WHAT YOU ARE ASKED TO DO ::
If a line in the data below contains the word "this", copy it out.

ENTRIES SHOWN ::
------------------------------------------------------------

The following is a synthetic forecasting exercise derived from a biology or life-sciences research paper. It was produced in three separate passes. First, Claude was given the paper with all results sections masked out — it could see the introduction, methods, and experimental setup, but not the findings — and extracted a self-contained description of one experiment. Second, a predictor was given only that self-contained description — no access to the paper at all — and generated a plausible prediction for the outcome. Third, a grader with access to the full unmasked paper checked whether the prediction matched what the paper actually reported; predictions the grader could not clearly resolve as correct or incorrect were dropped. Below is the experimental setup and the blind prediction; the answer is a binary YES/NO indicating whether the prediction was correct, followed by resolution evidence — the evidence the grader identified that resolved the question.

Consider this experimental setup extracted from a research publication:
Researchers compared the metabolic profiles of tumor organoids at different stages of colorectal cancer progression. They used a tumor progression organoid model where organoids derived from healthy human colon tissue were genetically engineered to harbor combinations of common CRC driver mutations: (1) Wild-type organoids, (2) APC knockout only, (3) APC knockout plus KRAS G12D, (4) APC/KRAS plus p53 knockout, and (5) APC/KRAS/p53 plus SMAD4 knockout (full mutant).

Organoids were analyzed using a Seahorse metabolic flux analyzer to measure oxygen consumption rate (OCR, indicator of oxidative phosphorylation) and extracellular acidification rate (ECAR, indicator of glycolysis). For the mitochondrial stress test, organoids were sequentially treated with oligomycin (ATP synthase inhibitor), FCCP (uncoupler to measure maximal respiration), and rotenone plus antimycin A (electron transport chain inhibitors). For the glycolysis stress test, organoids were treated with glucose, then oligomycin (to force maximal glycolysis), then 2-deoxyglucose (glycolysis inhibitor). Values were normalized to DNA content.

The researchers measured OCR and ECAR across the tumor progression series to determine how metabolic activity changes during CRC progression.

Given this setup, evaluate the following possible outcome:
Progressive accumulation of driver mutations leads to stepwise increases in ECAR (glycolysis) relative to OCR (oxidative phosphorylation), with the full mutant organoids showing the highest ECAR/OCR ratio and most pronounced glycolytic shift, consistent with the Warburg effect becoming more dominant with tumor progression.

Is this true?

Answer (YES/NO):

------------------------------------------------------------

COMPLETED EXERCISE ::
Consider this experimental setup extracted from a research publication:
Given this setup, evaluate the following possible outcome:
Is this true?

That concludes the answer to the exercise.